II. Der Antragsteller hat mit hinreichend Substanz behauptet, die von ihm vorgetragenen Mängel des Kaminofens beruhten auf dessen fehlerhafter Konstruktion oder fehlerhaftem Einbau.

6

1. Hinsichtlich der fehlerhaften Konstruktion genügt die Behauptung des Antragstellers (Seite 4 der Antragsschrift), die Ursachen der Mängel seien ihm nicht bekannt. sein Ofen sei wohl "ein Exemplar der ersten Generation. bei den Nachfolgemodellen (seien) die Anschlüsse für das Heizwasser im Bereich des sog. Vorlaufs verändert worden." Die Erklärung des Antragstellers über die Ursachen der Mängel mit Nichtwissen (§ 138 Abs. 4 ZPO) ist zulässig. Die Ursachen sind keine Handlung des Antragstellers und nicht Gegenstand seiner Wahrnehmung, auch wenn dazu die Wahrnehmungsmöglichkeit genügen kann (vgl. Baumbach, ZPO, 68. Aufl., § 138 Rn. 53). Diese ergibt sich für den Antragsteller nur daraus, selbst einen Sachverständigen zu beauftragen, die Ursachen der Mängel festzustellen, was ihm nicht zuzumuten ist. Die gerichtliche Feststellung der Ursache eines Sachmangels durch sachverständige Begutachtung, welche das Gesetz ausdrücklich vorsieht (§ 485 Abs. 2 Satz 1 Nr. 2 Fall 3 ZPO), hängt nicht davon ab, dass der Antragsteller zuvor selbst die Ursachen sachverständig begutachten lässt, um sie im selbständigen Beweisverfahren im Einzelnen vortragen zu können. Dieses führte in vielen Fällen zu einer unnützen Doppelbegutachtung, die nur vermeidbare Kosten verursachte.

________________________

(Gelesenes anwenden):
1 - Gib den Text zum Kaminofen ab "II. Der Antragsteller" bis einschließlich "oder fehlerhaftem Einbau." erneut wieder und setze dabei "Heizkessels" an die Stelle von "Kaminofens".
2 - Setze den Text zum Kaminofen nach seinem letzten Satz fort.
Die folgenden Einträge werden nicht benötigt.

(Informationen):
________________________

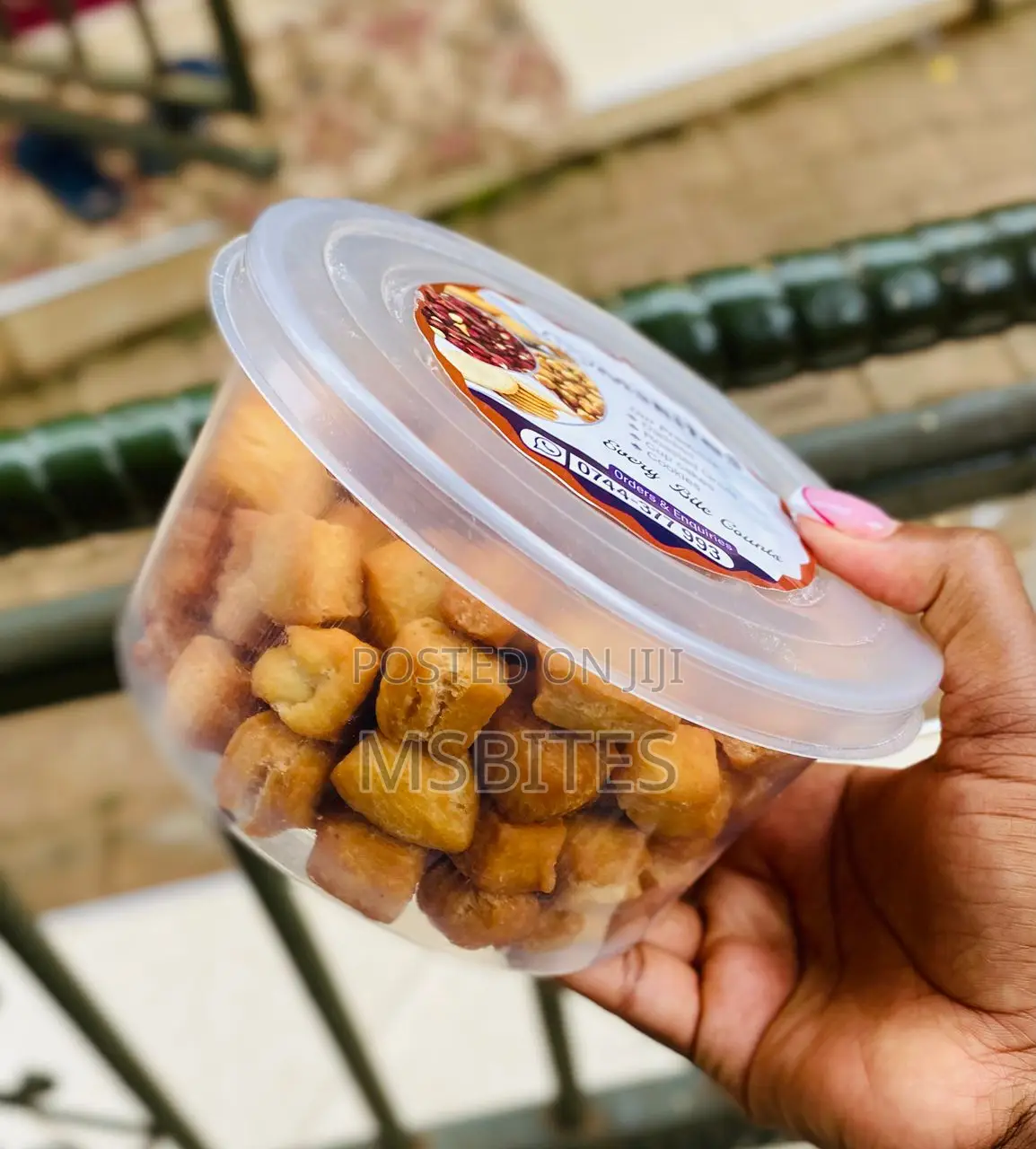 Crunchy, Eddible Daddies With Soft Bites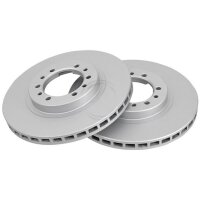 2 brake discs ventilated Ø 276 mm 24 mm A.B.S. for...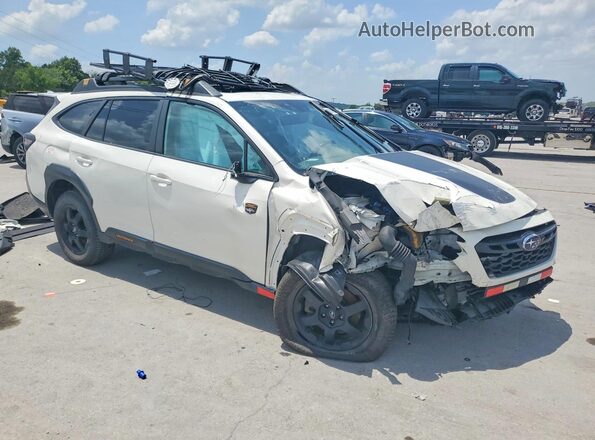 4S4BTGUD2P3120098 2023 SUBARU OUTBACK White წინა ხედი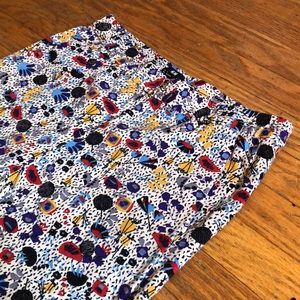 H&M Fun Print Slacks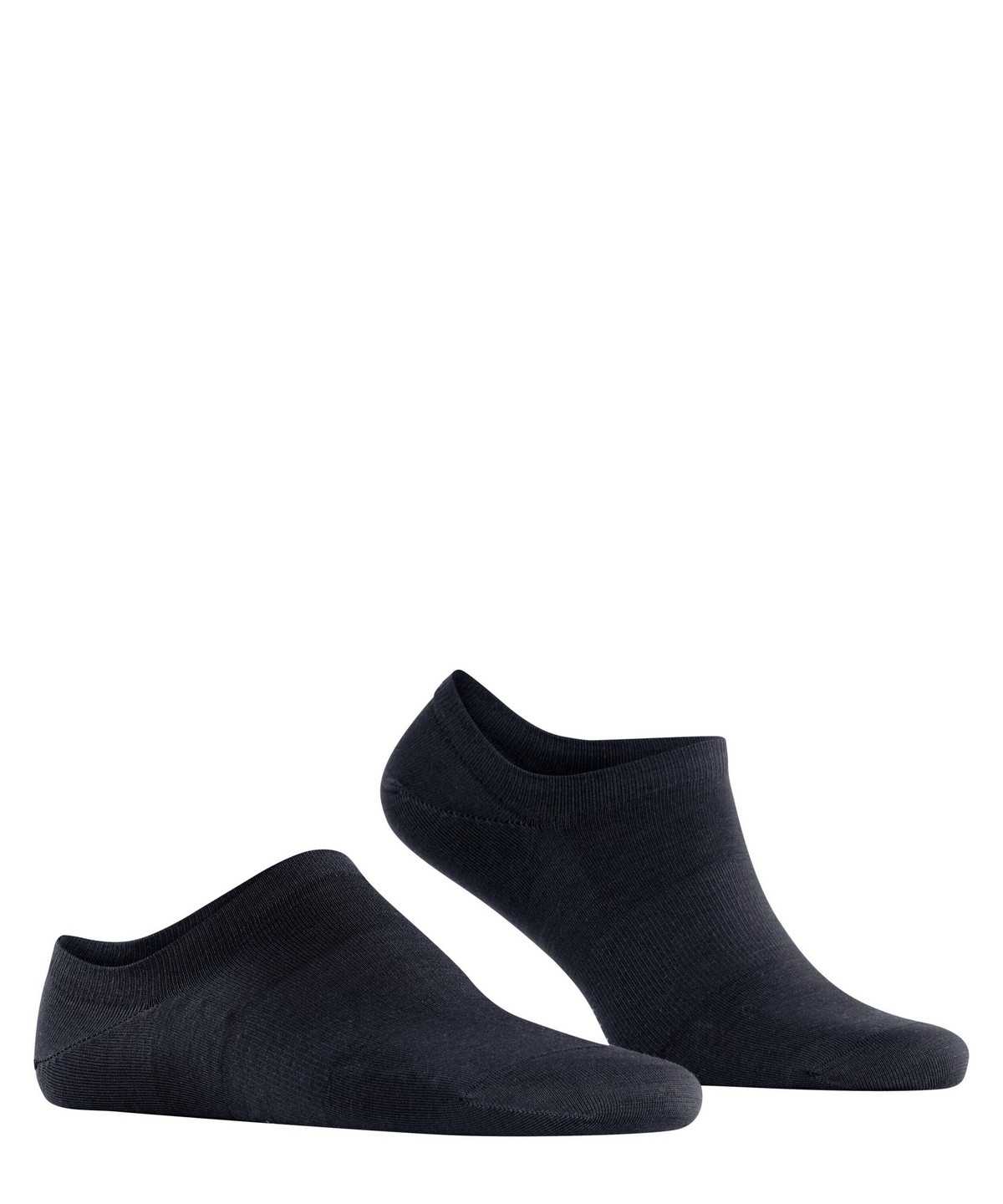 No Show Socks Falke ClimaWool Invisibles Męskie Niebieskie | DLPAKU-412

________________________

(Ergebnisse je Aufgabe):
1 -
II. Der Antragsteller hat mit hinreichend Substanz behauptet, die von ihm vorgetragenen Mängel des Heizkessels beruhten auf dessen fehlerhafter Konstruktion oder fehlerhaftem Einbau.

2 -
7

2. Gemäß den Ausführungen zu vorstehend Nummer 1 ist unschädlich, dass der Antragsteller die außer Konstruktions oder Bedienungsfehlern allein noch denkbare Mängelursache des fehlerhaften Einbaus der Anlage nicht genannt hat. Wie bereits dargestellt, war die Erklärung des Antragstellers mit Nichtwissen ausreichend.

8

Eine Kostenentscheidung war nicht zu treffen. Gerichtskosten sind im Beschwerdeverfahren nicht angefallen, und die Erstattung außergerichtlicher Kosten ist nur im Hauptsacheprozess möglich (vgl. BGH Beschl. v. 12. Feb. 2004, V ZB 57/03, zit. nach juris: Rn. 8).